2. Image versus Text
I was surprised that Murray was focused on the computer as an outgrowth of text or literary traditions, and barely mentioned the role of the image. The development of New Media seems to parallel the development of photography and film a century before. These mediums were initially conceived for documentary and informational purposes, and had trouble gaining recognition as artistic tools. People who are worried about video games making kids violent, or are in an uproar about people's assumed online identities, reminds me of the myth of people running out of the theater when seeing the first moving picture of a train.

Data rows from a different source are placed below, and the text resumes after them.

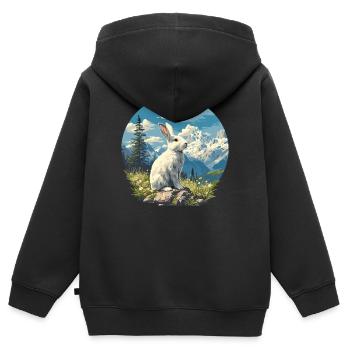 Hasen Hase - Kinder Premium Organic Zip Hoodie - Schwarz - Hinten - AI Model Kid Male (0cm)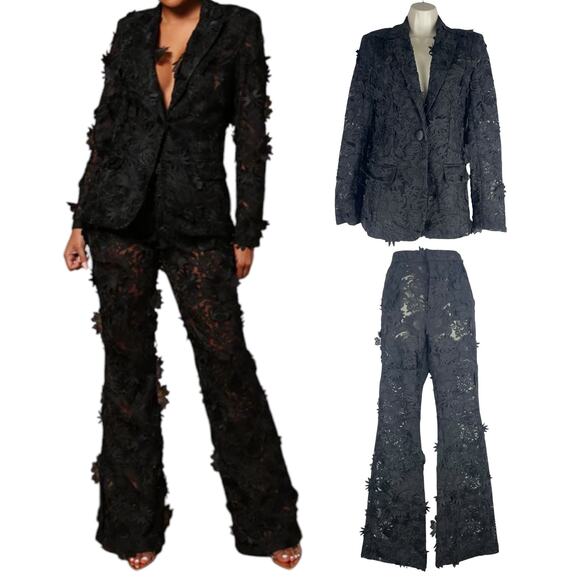 Fashion Nova Luxe Denise Embroider Blazer Pants 2 Pieces Suit Set Size S/M - Picture 2 of 12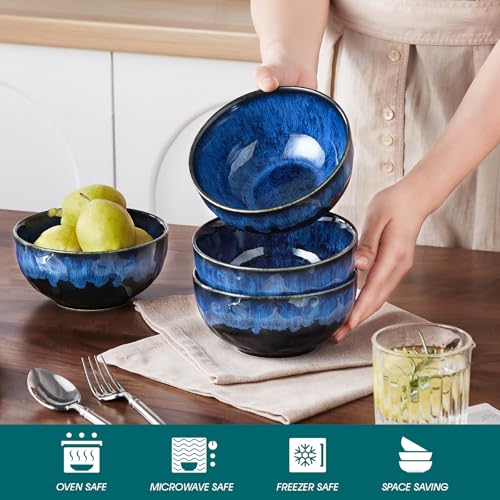 image for vancasso Starry 24oz Bowls for Soup, Ceramic Soup Bowls Set of 4, Blue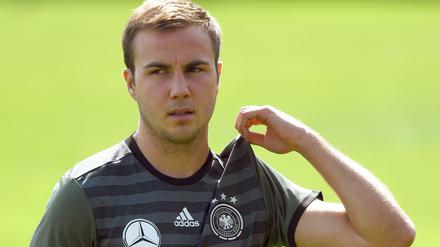 Mario Götze beim Training der deutschen Nationalmannschaft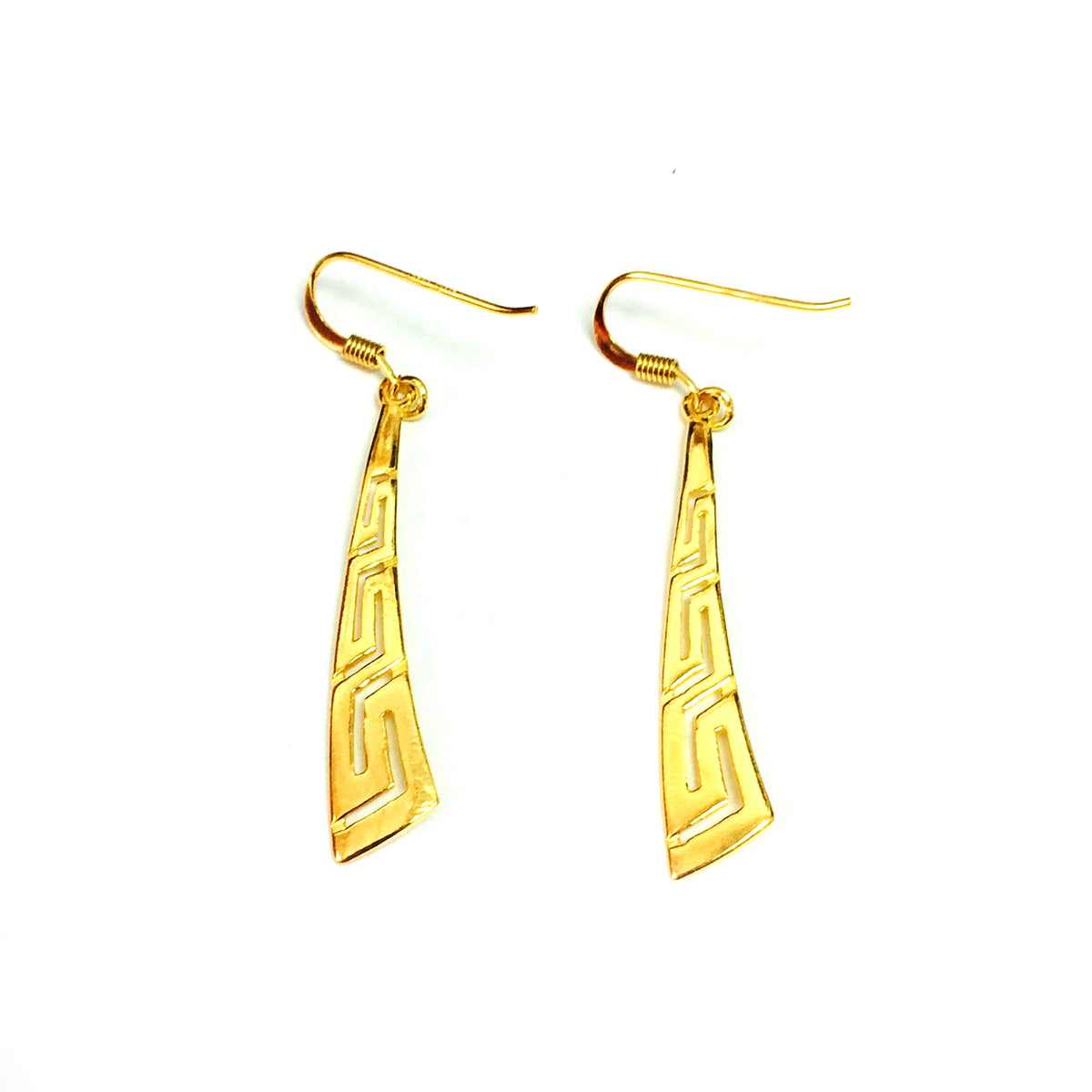 Sterling Silver 18 Karat Gold Overlay Plated Greek Key Drop Earrings fine designer jewelry for men and women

Also, the "potato root," non linear thinking that Murray describes as characteristic of new media, seems to stem from the culture of images, which is also intimately connected to the twentieth century war traumas, and Borges' labyrinthine prose. Computer and internet technology seems to me a natural outpouring of the vast, disjointed archive of individual images that form the modern consciousness.
3. Personal Inspiration
Of course, "The Guild" was inspiring in its low budget production and subsequent success. I have always had a secret dream of being a controversial youtube celebrity. All I need is a gimmick and a thick skin. Maybe internet stardom should be my semester goal.
Also as someone who has worked on internet archives, I have been thinking about the artistic possibility of the archive. The thin membrane between information and fantasy on the internet makes this idea more appealing. An archive could be used to tell a fictional narrative, and it's circular, non narrative format could make it more convincing and all encompassing, like a Borges Labyrinth.